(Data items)
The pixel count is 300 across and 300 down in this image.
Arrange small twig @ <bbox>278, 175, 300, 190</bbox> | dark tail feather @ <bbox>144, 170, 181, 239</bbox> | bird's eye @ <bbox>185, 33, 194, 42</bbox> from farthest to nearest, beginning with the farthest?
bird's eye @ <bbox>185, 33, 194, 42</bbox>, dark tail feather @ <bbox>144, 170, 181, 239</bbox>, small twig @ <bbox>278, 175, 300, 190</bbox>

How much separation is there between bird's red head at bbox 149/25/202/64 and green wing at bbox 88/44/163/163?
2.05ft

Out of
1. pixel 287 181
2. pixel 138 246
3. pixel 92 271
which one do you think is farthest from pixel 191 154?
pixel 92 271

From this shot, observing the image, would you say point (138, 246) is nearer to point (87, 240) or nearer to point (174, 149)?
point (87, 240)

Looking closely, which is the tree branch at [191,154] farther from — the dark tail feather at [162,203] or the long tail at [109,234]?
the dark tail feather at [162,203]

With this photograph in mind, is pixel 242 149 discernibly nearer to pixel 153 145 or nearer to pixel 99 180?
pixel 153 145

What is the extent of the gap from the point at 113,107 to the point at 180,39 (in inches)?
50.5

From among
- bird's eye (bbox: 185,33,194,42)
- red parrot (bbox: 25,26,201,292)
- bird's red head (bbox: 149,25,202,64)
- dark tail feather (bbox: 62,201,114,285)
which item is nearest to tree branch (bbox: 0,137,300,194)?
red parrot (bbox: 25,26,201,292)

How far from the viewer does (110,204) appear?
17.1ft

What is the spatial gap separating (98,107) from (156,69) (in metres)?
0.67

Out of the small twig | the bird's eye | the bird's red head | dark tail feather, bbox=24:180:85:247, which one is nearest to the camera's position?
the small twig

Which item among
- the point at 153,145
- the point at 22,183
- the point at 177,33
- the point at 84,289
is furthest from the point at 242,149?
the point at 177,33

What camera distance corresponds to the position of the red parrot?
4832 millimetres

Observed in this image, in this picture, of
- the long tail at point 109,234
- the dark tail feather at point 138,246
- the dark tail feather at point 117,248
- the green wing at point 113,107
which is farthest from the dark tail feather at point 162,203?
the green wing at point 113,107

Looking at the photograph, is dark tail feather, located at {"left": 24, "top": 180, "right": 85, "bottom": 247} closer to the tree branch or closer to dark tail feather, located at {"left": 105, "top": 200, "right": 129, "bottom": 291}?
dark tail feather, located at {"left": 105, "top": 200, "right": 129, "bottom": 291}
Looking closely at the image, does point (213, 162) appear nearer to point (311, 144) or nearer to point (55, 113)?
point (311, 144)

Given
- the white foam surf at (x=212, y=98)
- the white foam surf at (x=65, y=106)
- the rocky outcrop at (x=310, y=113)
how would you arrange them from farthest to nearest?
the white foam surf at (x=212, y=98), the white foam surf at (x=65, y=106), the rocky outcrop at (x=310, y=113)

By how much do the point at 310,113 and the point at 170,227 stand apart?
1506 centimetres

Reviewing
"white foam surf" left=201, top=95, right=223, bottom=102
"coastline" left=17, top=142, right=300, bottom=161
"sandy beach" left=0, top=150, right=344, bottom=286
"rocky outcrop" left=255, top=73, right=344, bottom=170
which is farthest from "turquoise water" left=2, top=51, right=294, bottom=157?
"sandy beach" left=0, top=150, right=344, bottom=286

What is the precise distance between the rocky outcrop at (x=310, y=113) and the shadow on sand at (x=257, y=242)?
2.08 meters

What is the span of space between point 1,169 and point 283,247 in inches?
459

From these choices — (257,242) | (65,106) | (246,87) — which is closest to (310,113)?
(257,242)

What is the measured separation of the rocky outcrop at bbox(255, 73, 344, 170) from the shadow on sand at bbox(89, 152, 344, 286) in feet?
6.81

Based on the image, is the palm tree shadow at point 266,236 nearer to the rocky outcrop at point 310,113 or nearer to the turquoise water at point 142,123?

— STATED EXERCISE —
Write out every one of the lines above again, word for word and without any changes.

— ANSWER FOR THE TASK —
The pixel count is 300 across and 300 down in this image.
Arrange small twig @ <bbox>278, 175, 300, 190</bbox> | dark tail feather @ <bbox>144, 170, 181, 239</bbox> | bird's eye @ <bbox>185, 33, 194, 42</bbox> from farthest to nearest, beginning with the farthest?
bird's eye @ <bbox>185, 33, 194, 42</bbox>, dark tail feather @ <bbox>144, 170, 181, 239</bbox>, small twig @ <bbox>278, 175, 300, 190</bbox>

How much separation is there between bird's red head at bbox 149/25/202/64 and green wing at bbox 88/44/163/163?
2.05ft

Out of
1. pixel 287 181
2. pixel 138 246
3. pixel 92 271
which one do you think is farthest from pixel 191 154?
pixel 92 271

From this shot, observing the image, would you say point (138, 246) is nearer to point (87, 240) or nearer to point (174, 149)?
point (87, 240)

Looking closely, which is the tree branch at [191,154] farther from — the dark tail feather at [162,203] or the long tail at [109,234]?
the dark tail feather at [162,203]

With this photograph in mind, is pixel 242 149 discernibly nearer to pixel 153 145 or nearer to pixel 99 180?
pixel 153 145

What is the extent of the gap from the point at 113,107 to the point at 180,39 (in inches)?
50.5

From among
- bird's eye (bbox: 185,33,194,42)
- red parrot (bbox: 25,26,201,292)
- bird's red head (bbox: 149,25,202,64)
- dark tail feather (bbox: 62,201,114,285)
which item is nearest to tree branch (bbox: 0,137,300,194)?
red parrot (bbox: 25,26,201,292)

How far from the viewer does (110,204) appear?
17.1ft

What is the spatial gap separating (98,107) from (156,69) (in metres)?
0.67

Out of the small twig | the bird's eye | the bird's red head | dark tail feather, bbox=24:180:85:247, which one is nearest to the camera's position?
the small twig

Which item among
- the point at 153,145
- the point at 22,183
- the point at 177,33
- the point at 84,289
is furthest from the point at 242,149?
the point at 177,33

What camera distance corresponds to the position of the red parrot?
4832 millimetres

Observed in this image, in this picture, of
- the long tail at point 109,234
- the dark tail feather at point 138,246
- the dark tail feather at point 117,248
- the green wing at point 113,107
which is farthest from the dark tail feather at point 162,203?
the green wing at point 113,107

Looking at the photograph, is dark tail feather, located at {"left": 24, "top": 180, "right": 85, "bottom": 247} closer to the tree branch or closer to dark tail feather, located at {"left": 105, "top": 200, "right": 129, "bottom": 291}?
dark tail feather, located at {"left": 105, "top": 200, "right": 129, "bottom": 291}
Looking closely at the image, does point (213, 162) appear nearer to point (311, 144) or nearer to point (55, 113)?
point (311, 144)

Given
- the white foam surf at (x=212, y=98)
- the white foam surf at (x=65, y=106)
- the rocky outcrop at (x=310, y=113)
how would you arrange them from farthest to nearest?
the white foam surf at (x=212, y=98), the white foam surf at (x=65, y=106), the rocky outcrop at (x=310, y=113)

By how much do the point at 310,113 and the point at 170,227 stand apart?
1506 centimetres

Reviewing
"white foam surf" left=201, top=95, right=223, bottom=102
"coastline" left=17, top=142, right=300, bottom=161
"sandy beach" left=0, top=150, right=344, bottom=286
"rocky outcrop" left=255, top=73, right=344, bottom=170
which is farthest from "turquoise water" left=2, top=51, right=294, bottom=157?
"sandy beach" left=0, top=150, right=344, bottom=286

What is the precise distance between the rocky outcrop at (x=310, y=113) and the shadow on sand at (x=257, y=242)?
2.08 meters

What is the span of space between point 1,169 and point 283,247 in inches?
459

From these choices — (257,242) | (65,106) | (246,87) — which is closest to (310,113)?
(257,242)

What is the measured separation of the rocky outcrop at bbox(255, 73, 344, 170) from the shadow on sand at bbox(89, 152, 344, 286) in feet?
6.81

Based on the image, is the palm tree shadow at point 266,236 nearer to the rocky outcrop at point 310,113 or nearer to the turquoise water at point 142,123?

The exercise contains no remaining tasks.